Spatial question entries
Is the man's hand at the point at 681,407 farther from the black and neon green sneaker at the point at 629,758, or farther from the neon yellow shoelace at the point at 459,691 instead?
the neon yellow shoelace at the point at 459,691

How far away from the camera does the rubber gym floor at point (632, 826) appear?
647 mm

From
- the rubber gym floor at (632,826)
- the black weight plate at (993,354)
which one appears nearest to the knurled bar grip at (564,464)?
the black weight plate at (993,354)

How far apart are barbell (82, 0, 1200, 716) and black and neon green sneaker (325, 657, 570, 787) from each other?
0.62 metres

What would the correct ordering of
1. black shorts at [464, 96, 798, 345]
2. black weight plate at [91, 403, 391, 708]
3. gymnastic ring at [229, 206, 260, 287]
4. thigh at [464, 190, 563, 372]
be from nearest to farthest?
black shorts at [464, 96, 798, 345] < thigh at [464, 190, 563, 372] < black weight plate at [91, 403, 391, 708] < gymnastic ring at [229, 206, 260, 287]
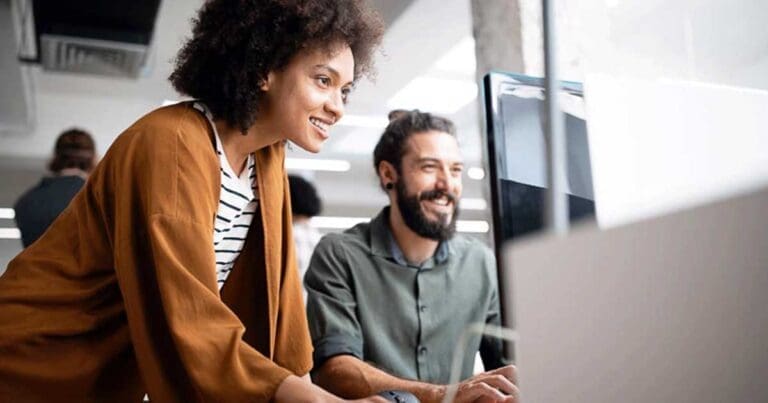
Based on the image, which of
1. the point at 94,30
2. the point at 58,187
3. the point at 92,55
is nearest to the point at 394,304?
the point at 58,187

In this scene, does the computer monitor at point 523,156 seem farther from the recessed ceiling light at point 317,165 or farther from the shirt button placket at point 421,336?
the recessed ceiling light at point 317,165

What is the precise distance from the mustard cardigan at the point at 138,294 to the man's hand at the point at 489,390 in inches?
10.3

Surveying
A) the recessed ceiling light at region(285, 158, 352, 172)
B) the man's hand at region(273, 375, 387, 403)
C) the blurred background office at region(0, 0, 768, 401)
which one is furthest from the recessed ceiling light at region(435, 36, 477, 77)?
the man's hand at region(273, 375, 387, 403)

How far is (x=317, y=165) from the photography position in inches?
307

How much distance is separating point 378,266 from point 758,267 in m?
1.34

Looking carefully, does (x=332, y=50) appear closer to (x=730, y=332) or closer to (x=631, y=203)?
(x=631, y=203)

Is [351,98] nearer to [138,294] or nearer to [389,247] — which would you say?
[389,247]

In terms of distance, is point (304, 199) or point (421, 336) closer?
point (421, 336)

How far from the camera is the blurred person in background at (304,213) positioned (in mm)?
3092

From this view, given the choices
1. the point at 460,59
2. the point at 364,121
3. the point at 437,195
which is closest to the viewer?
the point at 437,195

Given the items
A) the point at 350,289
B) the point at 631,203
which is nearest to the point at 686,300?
the point at 631,203

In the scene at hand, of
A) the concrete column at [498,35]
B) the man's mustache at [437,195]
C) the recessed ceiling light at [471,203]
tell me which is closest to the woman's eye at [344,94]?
the man's mustache at [437,195]

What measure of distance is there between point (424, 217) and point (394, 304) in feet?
0.81

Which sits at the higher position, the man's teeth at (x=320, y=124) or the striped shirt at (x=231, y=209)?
the man's teeth at (x=320, y=124)
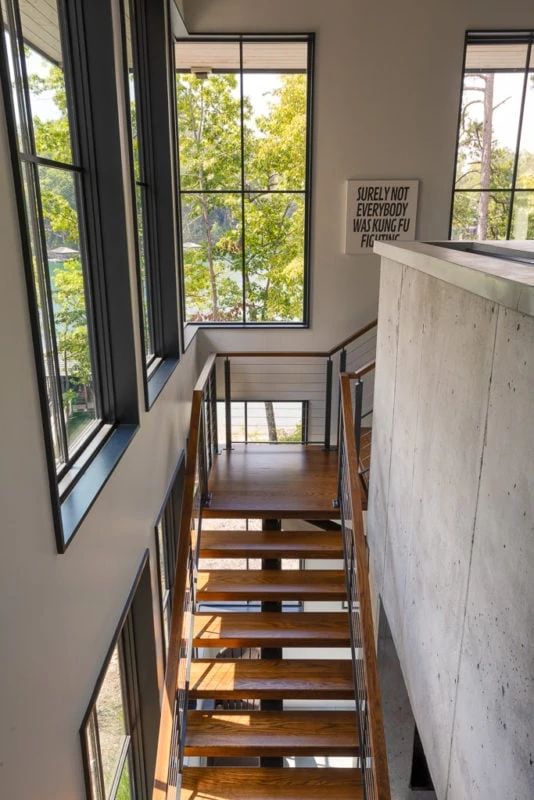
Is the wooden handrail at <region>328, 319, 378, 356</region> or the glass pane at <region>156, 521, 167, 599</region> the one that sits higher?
the wooden handrail at <region>328, 319, 378, 356</region>

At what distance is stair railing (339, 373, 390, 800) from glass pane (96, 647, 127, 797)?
138 centimetres

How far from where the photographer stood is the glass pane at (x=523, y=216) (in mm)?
6809

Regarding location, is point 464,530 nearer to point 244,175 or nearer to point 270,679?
point 270,679

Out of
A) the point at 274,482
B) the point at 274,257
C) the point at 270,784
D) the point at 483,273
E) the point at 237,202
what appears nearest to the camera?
the point at 483,273

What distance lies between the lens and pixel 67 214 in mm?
2951

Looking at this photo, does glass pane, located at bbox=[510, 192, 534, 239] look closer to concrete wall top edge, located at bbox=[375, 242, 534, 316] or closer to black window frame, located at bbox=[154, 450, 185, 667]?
concrete wall top edge, located at bbox=[375, 242, 534, 316]

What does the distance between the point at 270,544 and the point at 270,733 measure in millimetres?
1414

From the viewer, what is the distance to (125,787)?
369 cm

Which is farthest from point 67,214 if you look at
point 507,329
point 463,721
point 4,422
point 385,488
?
point 463,721

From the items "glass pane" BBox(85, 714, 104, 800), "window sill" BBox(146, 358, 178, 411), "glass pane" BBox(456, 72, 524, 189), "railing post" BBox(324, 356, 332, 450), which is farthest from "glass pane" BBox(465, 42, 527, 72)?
"glass pane" BBox(85, 714, 104, 800)

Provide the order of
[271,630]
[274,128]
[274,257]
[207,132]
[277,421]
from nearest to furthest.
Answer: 1. [271,630]
2. [274,128]
3. [207,132]
4. [274,257]
5. [277,421]

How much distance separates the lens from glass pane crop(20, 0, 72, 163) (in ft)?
8.01

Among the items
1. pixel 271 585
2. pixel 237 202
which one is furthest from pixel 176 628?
pixel 237 202

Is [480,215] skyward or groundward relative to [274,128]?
groundward
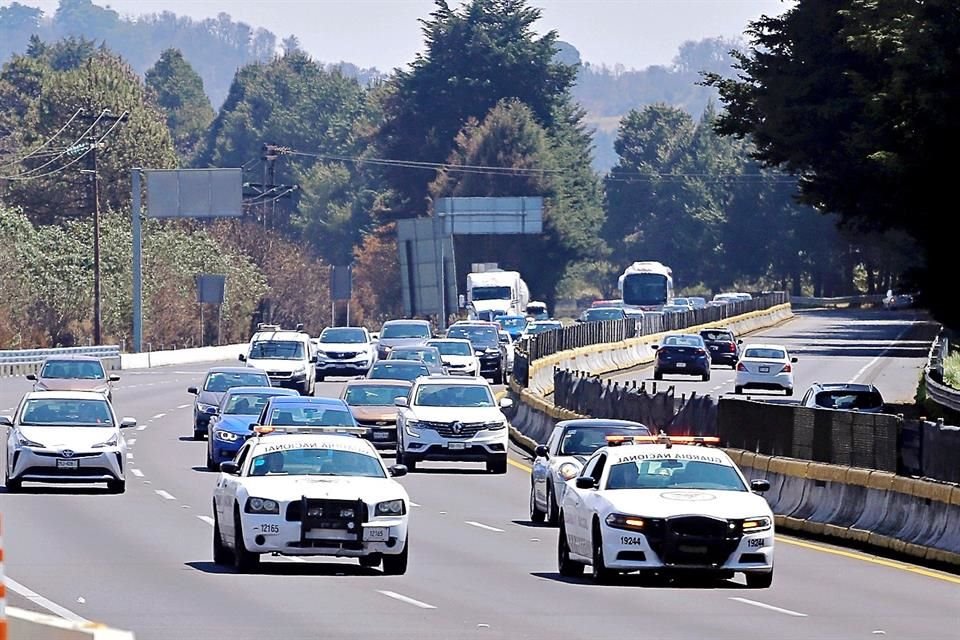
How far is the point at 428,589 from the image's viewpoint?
19422 millimetres

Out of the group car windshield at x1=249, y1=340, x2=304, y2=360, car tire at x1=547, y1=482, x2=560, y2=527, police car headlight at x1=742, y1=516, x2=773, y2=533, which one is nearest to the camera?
police car headlight at x1=742, y1=516, x2=773, y2=533

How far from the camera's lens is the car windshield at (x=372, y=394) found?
41.5 meters

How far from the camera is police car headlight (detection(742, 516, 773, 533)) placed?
19.3 metres

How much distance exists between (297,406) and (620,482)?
1367cm

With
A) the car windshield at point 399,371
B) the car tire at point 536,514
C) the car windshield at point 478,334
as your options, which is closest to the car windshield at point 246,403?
the car windshield at point 399,371

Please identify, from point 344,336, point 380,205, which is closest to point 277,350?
point 344,336

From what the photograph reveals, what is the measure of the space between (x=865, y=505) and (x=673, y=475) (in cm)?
581

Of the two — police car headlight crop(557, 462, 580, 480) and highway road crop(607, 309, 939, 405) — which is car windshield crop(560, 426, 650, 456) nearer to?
police car headlight crop(557, 462, 580, 480)

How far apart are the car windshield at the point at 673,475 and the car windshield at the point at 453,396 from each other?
58.2ft

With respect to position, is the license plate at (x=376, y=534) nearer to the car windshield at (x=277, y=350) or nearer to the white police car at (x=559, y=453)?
the white police car at (x=559, y=453)

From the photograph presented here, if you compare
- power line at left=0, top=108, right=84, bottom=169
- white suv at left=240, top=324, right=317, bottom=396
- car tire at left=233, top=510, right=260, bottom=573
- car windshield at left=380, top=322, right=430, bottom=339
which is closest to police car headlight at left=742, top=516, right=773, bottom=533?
car tire at left=233, top=510, right=260, bottom=573

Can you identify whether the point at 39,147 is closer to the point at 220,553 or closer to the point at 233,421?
the point at 233,421

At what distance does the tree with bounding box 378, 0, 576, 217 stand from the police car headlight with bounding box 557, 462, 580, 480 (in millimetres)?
123328

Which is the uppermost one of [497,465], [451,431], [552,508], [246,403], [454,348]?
[454,348]
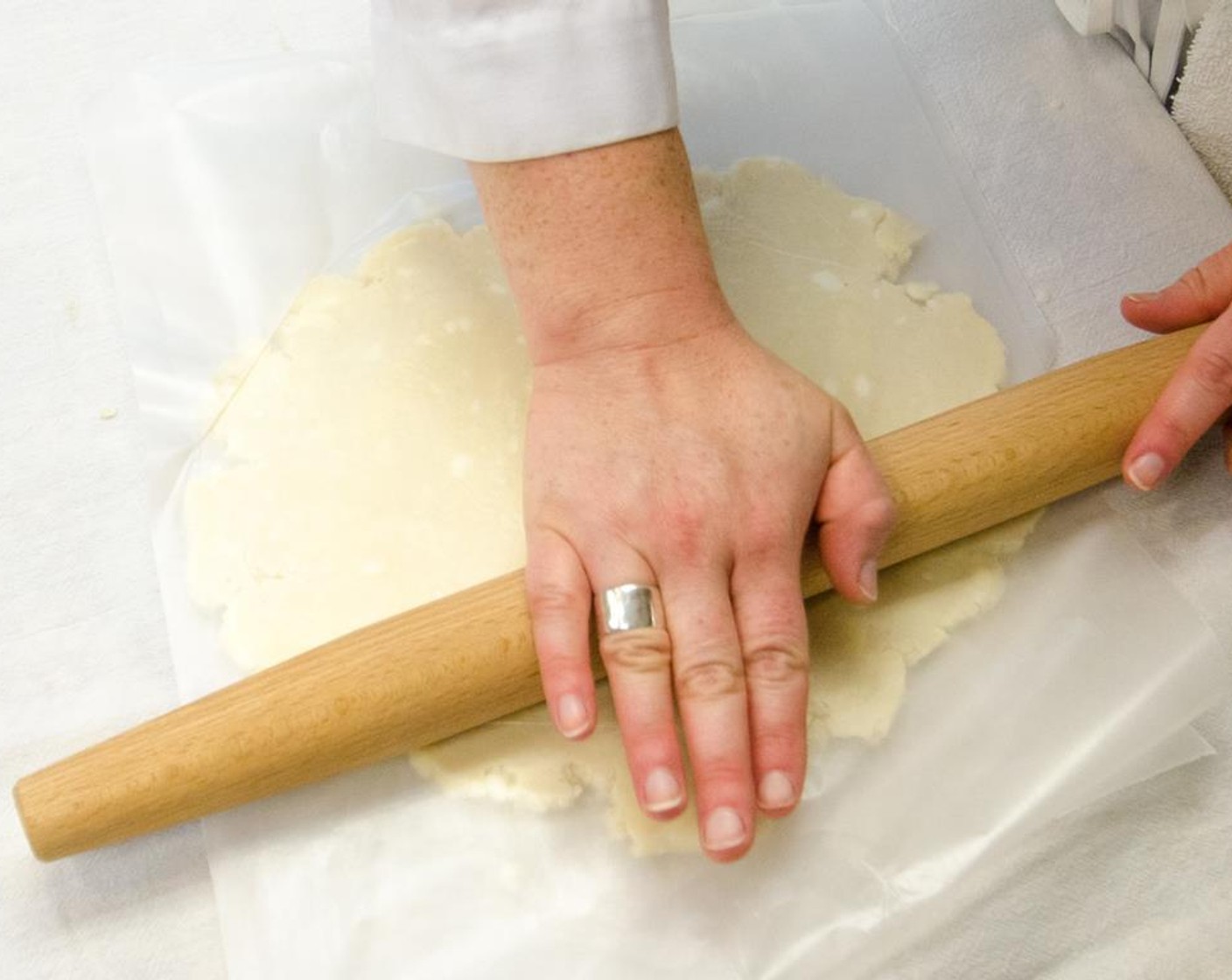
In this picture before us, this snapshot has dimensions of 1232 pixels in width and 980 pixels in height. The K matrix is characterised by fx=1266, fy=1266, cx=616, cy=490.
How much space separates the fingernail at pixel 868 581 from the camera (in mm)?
835

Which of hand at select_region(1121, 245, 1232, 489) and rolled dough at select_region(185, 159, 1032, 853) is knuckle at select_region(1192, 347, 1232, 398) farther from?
rolled dough at select_region(185, 159, 1032, 853)

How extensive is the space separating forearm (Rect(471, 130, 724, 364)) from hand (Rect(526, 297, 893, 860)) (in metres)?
0.01

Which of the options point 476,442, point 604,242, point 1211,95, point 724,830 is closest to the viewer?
point 724,830

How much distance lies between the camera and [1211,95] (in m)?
1.15

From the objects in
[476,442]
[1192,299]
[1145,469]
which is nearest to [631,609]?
[476,442]

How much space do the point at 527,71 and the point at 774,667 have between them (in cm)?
41

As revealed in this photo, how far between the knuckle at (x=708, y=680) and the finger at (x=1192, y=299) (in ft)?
1.62

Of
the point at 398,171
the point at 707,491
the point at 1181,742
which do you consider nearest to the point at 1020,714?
the point at 1181,742

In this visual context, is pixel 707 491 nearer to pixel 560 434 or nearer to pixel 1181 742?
pixel 560 434

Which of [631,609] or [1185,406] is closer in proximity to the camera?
[631,609]

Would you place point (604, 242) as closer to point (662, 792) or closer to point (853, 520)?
point (853, 520)

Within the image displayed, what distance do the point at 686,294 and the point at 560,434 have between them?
13 cm

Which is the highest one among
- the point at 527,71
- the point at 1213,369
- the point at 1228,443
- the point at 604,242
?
the point at 527,71

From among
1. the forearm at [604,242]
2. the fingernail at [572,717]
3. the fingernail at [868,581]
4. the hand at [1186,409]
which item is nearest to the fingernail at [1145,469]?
the hand at [1186,409]
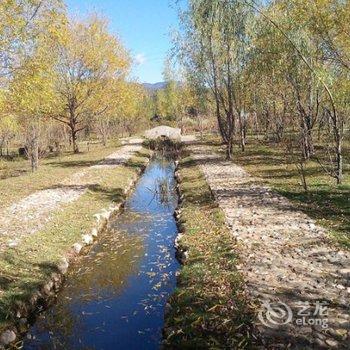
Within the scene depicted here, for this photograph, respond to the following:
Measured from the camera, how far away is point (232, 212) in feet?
61.3

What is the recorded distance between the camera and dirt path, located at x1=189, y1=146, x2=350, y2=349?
28.2 feet

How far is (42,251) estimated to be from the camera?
15094 millimetres

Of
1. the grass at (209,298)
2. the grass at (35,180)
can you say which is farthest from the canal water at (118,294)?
Result: the grass at (35,180)

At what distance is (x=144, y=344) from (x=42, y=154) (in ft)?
150

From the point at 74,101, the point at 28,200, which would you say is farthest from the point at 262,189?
the point at 74,101

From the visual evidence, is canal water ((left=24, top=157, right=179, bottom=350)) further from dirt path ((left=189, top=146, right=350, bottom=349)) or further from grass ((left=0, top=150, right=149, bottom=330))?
dirt path ((left=189, top=146, right=350, bottom=349))

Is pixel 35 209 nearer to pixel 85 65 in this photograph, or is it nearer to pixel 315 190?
pixel 315 190

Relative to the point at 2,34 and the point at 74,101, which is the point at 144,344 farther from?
the point at 74,101

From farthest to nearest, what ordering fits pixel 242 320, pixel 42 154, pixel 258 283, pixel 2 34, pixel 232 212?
pixel 42 154, pixel 2 34, pixel 232 212, pixel 258 283, pixel 242 320

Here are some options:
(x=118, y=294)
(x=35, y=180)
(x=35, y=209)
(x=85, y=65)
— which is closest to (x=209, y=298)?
(x=118, y=294)

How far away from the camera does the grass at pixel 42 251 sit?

■ **Exercise goal**
Reproduce word for word the stretch of the listing from the line containing "From farthest to" through the last line of the listing.

■ **Worked solution**
From farthest to nearest, what ordering fits pixel 242 320, pixel 42 154, pixel 258 283, pixel 2 34, pixel 232 212?
pixel 42 154, pixel 2 34, pixel 232 212, pixel 258 283, pixel 242 320

Here are some options:
(x=118, y=294)
(x=35, y=180)
(x=35, y=209)
(x=85, y=65)
— which is closest to (x=209, y=298)?
(x=118, y=294)

How far away from the camera does the grass at pixel 42 251 sit?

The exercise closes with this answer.